───── Passage to read ─────
# 4.16KV Primary Surge Arrestor



## Meadow (Jan 14, 2011)

I would defiantly add suppressors on the transition risers, right before the cutouts is doable but its a trade of between less protection with less chance of nuisance fuse blowing. 

Pad mounted elbow suppressors can be optional, but a good idea to have.


----------



## Big John (May 23, 2010)

There's no set standard. But I don't typically see elbow arrestors used as a replacement for overhead: The advantage to the pole-top arrestors is that otherwise the high impedance of the underground cable causes the insulation to be exposed to a much more severe voltage rise as the surge impulse propagates down the cable length. 

Overhead arrestors typically experience much more severe discharge current for exactly this reason, even when they're on the same circuit as the elbow arrestors, because they see that higher voltage peak before it reaches the transformer.

Short answer: If you made me pick one, I'd pick overhead. But doing both is definitely the best install.


----------



## Meadow (Jan 14, 2011)
───── Items ─────
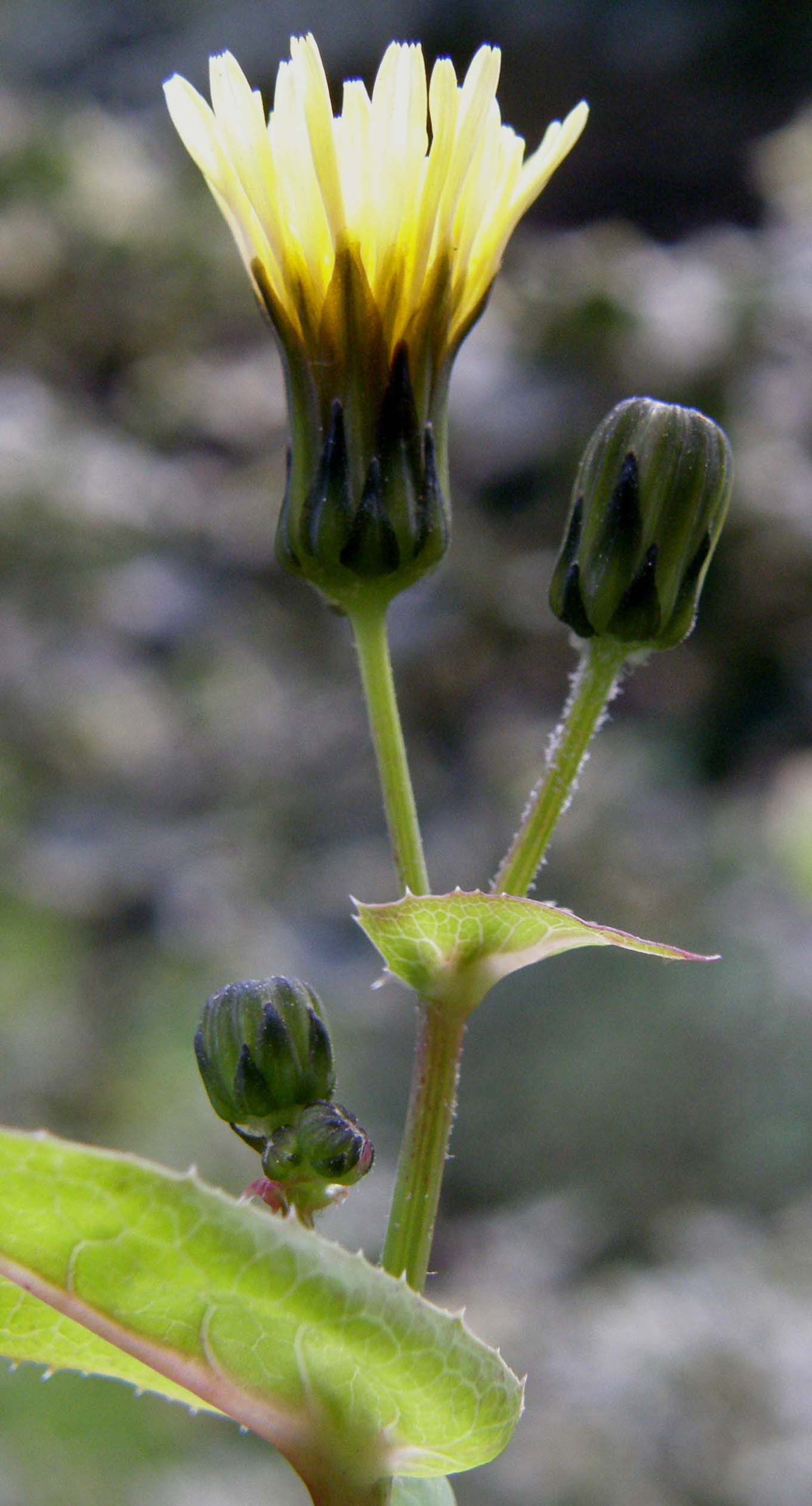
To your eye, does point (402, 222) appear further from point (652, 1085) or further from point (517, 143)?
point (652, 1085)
─────
───── Items ─────
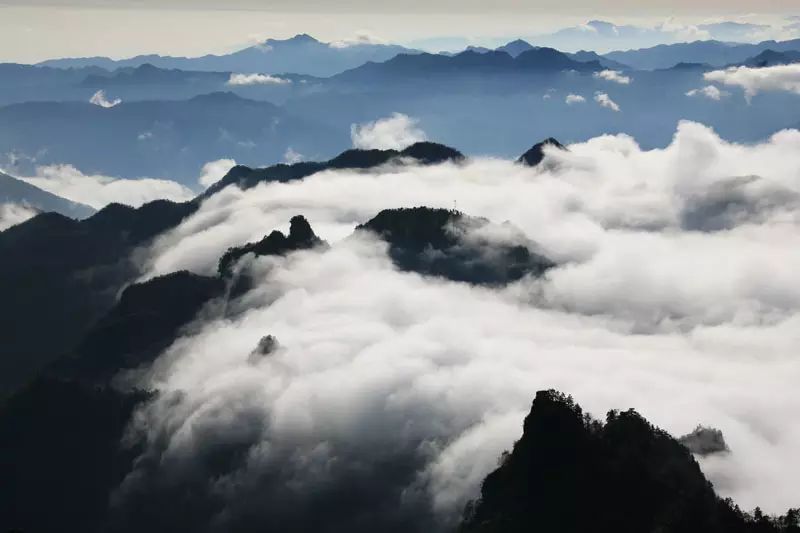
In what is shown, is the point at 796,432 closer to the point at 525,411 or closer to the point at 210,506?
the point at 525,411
─────
> _Task set_
**a)** In the thread on 4.16KV primary surge arrestors, which arrestor would Big John choose if he could pick only one?
**b)** Summarize the thread on 4.16KV primary surge arrestors in two sentences.
The data can be left aside, since nothing here depends on it.

> _Answer set_
**a)** He would pick the overhead arrestor.

**b)** Meadow recommends adding suppressors on the transition risers and describes pad-mounted elbow suppressors as optional but a good idea. Big John says there is no set standard and would pick overhead arrestors because the underground cable's high impedance otherwise exposes the insulation to a more severe voltage rise, but he considers doing both the best install.